A woman who walks with time does not rush toward greatness
—she simply arrives.

It was 7:13 a.m. in Chicago when Janelle slipped into her best blazer and paused in front of the mirror. The city outside her apartment window pulsed with early ambition—buses growled down Michigan Avenue, heels clacked on sidewalks, and the skyline shimmered like a dream half-awake. Today was her first day at Sterling & Wolfe PR, and she’d earned it. Not by luck. Not by charm. But by staying up late, showing up early, and speaking up even when her voice trembled.

But still, there was that flutter in her chest. The city was louder, bolder, faster than anywhere she’d ever lived. And she was just… Janelle. From a small town with a big résumé and an even bigger case of imposter syndrome.

She reached into the top drawer and pulled out the new shapewear she’d bought for this occasion. Not to hide anything—but to remind herself, in its gentle embrace, that she was held, supported. Armored, even. The kind of hug that came from no one else but herself.
A quick glance at the clock: 7:19 a.m. “Right on time,” she whispered.

The office at Sterling & Wolfe buzzed with purpose, the lobby ticking with too-white smiles and perfectly synced phone calls. A massive grandfather clock stood near reception, its polished brass pendulum swinging like the breath of the whole company.
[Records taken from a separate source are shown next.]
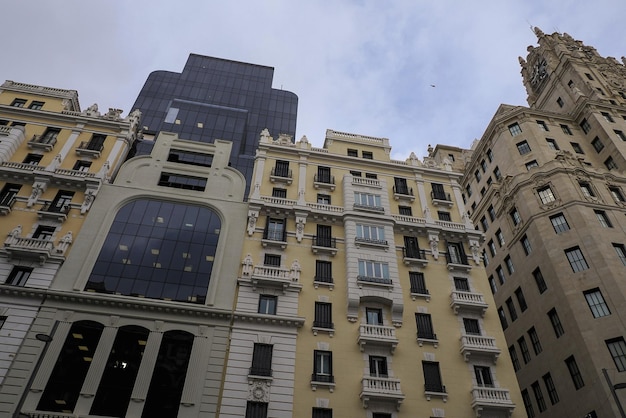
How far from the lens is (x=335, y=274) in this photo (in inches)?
1553

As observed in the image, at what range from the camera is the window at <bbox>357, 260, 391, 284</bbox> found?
126 feet

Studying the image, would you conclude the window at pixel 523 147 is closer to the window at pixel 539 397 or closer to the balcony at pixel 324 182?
the window at pixel 539 397

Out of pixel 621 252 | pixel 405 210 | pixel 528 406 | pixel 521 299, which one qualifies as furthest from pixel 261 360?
pixel 621 252

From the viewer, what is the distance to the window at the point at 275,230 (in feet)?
135

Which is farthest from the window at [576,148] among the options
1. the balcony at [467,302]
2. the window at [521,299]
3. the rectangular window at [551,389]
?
the balcony at [467,302]

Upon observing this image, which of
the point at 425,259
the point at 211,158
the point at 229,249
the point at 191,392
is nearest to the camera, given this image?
the point at 191,392

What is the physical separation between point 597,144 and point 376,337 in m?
48.6

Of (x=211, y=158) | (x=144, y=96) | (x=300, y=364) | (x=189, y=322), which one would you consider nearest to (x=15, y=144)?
(x=211, y=158)

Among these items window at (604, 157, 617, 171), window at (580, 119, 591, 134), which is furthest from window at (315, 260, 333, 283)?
window at (580, 119, 591, 134)

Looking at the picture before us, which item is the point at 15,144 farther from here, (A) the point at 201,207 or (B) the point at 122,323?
(B) the point at 122,323

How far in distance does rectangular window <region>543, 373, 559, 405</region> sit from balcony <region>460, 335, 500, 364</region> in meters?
12.7

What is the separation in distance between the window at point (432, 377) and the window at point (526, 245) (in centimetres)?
2341

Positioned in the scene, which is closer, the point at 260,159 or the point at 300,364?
the point at 300,364

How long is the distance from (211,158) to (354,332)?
77.5 feet
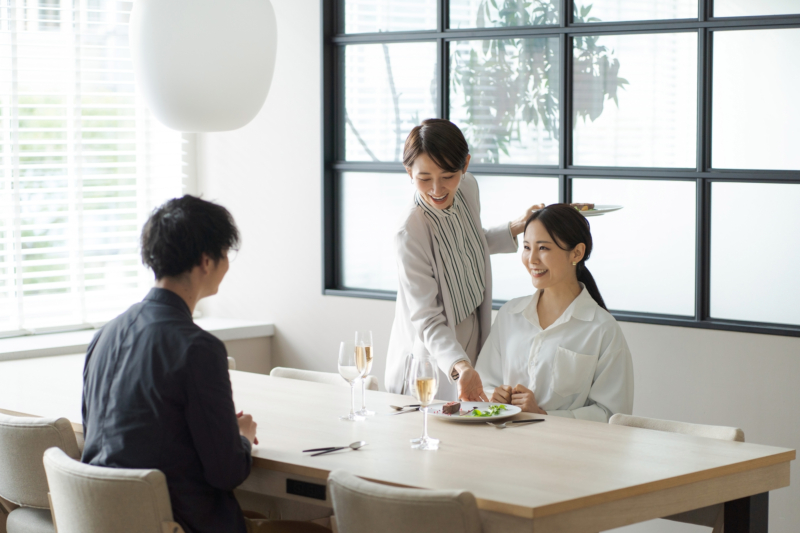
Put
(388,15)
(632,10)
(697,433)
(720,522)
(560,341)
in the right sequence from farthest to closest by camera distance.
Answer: (388,15) < (632,10) < (560,341) < (697,433) < (720,522)

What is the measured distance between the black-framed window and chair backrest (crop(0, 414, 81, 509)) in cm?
225

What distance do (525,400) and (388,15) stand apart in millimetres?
2394

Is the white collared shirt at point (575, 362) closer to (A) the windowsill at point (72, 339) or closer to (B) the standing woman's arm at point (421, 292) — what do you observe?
(B) the standing woman's arm at point (421, 292)

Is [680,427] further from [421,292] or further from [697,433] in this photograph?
[421,292]

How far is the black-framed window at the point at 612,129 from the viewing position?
345cm

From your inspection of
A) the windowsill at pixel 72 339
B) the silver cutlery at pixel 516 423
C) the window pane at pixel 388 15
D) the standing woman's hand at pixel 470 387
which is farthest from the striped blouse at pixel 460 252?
the windowsill at pixel 72 339

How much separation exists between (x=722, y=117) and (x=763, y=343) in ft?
2.90

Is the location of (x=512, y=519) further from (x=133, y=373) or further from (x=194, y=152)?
(x=194, y=152)

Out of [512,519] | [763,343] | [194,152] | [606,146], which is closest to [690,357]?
[763,343]

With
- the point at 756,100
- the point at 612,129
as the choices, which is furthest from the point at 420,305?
the point at 756,100

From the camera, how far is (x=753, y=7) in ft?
11.2

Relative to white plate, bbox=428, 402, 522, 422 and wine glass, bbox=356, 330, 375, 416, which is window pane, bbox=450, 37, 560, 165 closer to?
white plate, bbox=428, 402, 522, 422

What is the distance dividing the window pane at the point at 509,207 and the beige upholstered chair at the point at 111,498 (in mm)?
2420

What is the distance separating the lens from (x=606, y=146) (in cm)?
381
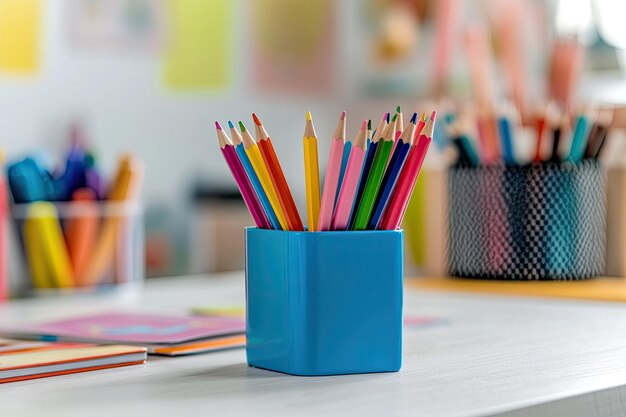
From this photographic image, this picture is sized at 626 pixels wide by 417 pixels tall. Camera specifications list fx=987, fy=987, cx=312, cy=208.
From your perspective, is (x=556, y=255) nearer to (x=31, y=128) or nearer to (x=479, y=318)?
(x=479, y=318)

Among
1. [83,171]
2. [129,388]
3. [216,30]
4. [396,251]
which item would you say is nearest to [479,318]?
[396,251]

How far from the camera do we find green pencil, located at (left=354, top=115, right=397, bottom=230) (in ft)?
1.76

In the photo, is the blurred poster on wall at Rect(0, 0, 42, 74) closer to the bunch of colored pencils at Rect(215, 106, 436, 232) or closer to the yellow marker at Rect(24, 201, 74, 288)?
the yellow marker at Rect(24, 201, 74, 288)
As Janelle introduced herself, something happened—not dramatic, not loud. Just a gentle shift. A widening in her smile. A clarity in her voice. The shapewear didn’t make her someone she wasn’t; it helped her stand tall in the skin she’d fought hard to be comfortable in.

By week’s end, she'd joined the social committee, landed a surprise compliment from the CEO, and found herself laughing over after-work drinks with Marcus from IT—who wore vintage watches and had the kind of quiet eyes that saw everything and judged nothing.
At a coffee shop on Sunday, he noticed the way her gaze lingered on an old cuckoo clock hanging above the counter.
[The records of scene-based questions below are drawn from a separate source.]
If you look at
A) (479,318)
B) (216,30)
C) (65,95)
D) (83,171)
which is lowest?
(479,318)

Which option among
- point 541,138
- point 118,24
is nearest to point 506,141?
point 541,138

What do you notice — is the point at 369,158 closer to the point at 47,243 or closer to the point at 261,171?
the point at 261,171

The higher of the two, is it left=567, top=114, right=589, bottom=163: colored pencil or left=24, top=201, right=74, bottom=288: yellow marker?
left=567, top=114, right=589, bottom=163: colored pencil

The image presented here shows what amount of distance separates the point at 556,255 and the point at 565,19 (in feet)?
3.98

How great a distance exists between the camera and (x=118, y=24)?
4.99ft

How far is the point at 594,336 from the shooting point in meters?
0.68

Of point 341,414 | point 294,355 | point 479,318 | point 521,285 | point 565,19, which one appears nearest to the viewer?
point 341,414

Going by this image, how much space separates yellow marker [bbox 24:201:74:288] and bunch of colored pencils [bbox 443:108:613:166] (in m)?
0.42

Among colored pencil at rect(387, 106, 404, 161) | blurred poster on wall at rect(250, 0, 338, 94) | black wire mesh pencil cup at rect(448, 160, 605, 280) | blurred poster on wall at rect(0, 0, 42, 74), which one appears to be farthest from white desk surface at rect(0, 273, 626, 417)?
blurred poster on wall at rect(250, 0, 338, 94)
“Do you like clocks?” he asked.

“I do,” she said. “They remind me not to wait forever.”

He nodded, smiling softly. “You’re not the type who will.”

And she wasn't.

Weeks became months. Confidence bloomed, not all at once, but steadily. Every clock she passed became less a reminder of urgency, and more a celebration of presence. Her shapewear became like a lucky charm—not because it changed her figure, but because it had walked with her into the fire and back out the other side.

In a city that moved like a metronome, Janelle had learned her rhythm.